I had somehow not thought of Armenia as a cold, wintry place, but there are lots of good scenes of cold and snow. The characters are obviously living in very poorly heated houses. The concept is understood in a way that southern Californian filmmakers would never quite get.
So far not much Russian has been spoken, which is not making this one nearly as good for language-learning as was Mimino. I presume most of what I’m hearing is Armenian, but I understand not a bit of that.
I just now read on Wikipedia that there is supposed to be French in it. Well, the opening credits are in French, but if any has been spoken, I missed it.

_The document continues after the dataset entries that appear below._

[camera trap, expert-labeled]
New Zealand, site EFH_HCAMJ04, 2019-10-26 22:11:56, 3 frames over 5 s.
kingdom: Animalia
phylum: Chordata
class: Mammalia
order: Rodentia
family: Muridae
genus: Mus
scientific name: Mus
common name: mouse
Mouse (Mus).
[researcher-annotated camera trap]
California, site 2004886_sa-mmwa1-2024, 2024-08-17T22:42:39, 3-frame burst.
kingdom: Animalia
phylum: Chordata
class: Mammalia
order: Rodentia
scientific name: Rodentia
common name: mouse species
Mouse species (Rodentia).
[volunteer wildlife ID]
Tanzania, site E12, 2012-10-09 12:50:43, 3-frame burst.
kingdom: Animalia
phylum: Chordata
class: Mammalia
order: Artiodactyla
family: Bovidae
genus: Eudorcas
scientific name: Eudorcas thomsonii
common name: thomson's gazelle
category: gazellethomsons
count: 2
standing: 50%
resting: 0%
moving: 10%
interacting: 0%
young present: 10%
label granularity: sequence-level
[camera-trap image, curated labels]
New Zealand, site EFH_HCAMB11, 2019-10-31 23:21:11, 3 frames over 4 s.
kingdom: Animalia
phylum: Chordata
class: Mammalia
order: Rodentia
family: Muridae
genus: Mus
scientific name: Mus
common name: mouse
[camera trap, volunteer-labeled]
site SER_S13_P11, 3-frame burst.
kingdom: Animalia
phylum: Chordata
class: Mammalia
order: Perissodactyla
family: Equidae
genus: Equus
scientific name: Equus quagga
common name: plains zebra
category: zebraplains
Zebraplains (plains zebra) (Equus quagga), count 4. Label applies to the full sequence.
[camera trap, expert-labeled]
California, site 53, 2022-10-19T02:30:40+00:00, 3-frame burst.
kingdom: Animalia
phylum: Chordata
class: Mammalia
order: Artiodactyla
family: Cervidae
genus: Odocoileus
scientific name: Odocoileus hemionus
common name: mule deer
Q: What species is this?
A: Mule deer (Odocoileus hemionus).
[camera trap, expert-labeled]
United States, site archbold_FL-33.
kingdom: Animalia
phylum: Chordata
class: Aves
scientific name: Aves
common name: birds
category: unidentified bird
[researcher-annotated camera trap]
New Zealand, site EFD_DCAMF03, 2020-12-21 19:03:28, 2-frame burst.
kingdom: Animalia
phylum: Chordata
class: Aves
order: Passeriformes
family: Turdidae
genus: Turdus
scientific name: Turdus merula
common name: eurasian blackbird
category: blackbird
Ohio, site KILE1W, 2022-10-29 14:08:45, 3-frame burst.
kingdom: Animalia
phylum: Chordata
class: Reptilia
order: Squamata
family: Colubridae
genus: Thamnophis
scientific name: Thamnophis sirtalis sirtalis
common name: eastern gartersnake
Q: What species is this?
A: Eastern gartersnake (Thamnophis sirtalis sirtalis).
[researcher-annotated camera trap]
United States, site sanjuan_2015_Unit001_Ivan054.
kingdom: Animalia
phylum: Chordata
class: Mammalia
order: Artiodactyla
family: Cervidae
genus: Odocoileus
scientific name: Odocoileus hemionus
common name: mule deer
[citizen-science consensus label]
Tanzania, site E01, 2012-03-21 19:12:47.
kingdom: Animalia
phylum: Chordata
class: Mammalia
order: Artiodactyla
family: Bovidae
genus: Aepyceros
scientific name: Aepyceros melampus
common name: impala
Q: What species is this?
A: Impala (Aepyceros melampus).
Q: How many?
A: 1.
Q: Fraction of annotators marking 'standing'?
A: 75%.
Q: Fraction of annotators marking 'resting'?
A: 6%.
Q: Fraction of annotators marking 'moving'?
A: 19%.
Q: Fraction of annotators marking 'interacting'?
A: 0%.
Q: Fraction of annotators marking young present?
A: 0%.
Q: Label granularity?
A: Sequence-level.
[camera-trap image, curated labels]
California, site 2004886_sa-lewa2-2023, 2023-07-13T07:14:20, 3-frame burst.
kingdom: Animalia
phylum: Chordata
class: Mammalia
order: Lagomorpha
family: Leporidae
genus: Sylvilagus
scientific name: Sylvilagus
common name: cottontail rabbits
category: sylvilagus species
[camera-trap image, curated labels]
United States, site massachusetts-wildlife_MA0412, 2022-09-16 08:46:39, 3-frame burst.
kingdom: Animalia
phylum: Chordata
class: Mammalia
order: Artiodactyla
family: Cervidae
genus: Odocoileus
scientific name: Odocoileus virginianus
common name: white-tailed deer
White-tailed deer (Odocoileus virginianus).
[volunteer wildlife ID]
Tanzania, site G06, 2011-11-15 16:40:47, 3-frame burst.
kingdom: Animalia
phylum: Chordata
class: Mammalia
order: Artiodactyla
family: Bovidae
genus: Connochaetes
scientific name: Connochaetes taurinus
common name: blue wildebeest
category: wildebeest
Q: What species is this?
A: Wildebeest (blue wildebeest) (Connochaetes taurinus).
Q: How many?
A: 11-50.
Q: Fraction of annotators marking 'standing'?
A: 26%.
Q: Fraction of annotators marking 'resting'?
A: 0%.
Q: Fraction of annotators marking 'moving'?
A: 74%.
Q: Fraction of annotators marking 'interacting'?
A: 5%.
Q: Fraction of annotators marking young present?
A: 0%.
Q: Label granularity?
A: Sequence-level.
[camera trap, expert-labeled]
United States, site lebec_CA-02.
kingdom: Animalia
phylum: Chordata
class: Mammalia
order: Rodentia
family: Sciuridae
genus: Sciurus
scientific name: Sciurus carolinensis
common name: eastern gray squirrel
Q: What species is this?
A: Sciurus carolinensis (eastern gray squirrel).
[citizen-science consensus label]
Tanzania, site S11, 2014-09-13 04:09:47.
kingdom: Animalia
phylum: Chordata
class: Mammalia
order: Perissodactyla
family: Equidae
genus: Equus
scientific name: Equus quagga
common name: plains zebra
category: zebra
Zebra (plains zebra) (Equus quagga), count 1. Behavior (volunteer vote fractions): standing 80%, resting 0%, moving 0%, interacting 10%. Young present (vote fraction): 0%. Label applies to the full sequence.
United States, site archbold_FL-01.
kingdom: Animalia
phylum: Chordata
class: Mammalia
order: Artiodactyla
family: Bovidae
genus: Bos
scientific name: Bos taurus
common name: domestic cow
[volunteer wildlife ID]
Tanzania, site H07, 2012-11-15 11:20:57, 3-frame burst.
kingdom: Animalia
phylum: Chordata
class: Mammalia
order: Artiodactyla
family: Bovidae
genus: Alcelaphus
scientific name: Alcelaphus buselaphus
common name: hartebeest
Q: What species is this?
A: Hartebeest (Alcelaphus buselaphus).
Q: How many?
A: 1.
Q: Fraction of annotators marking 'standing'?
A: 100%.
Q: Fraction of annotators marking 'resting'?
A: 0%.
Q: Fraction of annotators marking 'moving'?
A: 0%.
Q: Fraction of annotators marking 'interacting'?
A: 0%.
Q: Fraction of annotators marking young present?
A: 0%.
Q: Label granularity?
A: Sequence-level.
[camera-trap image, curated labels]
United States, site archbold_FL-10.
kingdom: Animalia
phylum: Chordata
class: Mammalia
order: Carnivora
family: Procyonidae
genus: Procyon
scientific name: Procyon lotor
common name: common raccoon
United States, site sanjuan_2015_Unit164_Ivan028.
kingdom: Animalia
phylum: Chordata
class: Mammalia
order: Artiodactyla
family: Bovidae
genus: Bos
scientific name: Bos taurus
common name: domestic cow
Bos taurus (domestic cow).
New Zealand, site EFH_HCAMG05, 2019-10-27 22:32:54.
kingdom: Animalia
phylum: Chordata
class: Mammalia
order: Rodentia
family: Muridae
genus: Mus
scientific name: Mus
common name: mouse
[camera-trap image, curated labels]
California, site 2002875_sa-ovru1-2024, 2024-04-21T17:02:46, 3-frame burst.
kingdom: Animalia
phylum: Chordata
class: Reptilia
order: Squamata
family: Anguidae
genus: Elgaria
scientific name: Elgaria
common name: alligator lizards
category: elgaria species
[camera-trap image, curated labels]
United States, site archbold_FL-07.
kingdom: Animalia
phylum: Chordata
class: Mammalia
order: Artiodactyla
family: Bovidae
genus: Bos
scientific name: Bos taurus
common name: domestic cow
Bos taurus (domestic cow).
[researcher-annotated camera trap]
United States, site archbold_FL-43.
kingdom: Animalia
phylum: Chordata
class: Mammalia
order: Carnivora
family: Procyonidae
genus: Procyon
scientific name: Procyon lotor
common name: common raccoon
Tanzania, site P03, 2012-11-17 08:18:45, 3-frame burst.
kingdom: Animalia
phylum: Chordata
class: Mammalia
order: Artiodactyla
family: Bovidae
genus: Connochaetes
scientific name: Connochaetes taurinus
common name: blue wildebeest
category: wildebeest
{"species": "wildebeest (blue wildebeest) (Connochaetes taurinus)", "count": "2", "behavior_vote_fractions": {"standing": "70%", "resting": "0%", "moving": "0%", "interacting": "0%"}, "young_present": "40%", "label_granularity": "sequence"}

Wikipedia says the movie was forty-one French words short of enough to qualify it as French cinema; therefore the producing company went bankrupt.
Regardless of the language issues, this one is doing fine in the winter/cold department. I like to think of myself as a connoisseur of winter/cold temperature scenes in movies. One movie that was a huge disappointment in that regard was Krasnaya Palatka (The Red Tent). It isn’t a complete failure, but there are some scenes that are completely, off-puttingly unrealistic. Somebody who is naked and freezing to death is not going to do it the way it’s shown there. And there are other scenes at the end that come from glaciers calving, not the Arctic ice pack where the movie is supposed to take place. It was a poor editing decision to insert that stuff. The Russians usually do a good job on these things. Maybe that one would have been OK if Russians had been left to do the whole thing.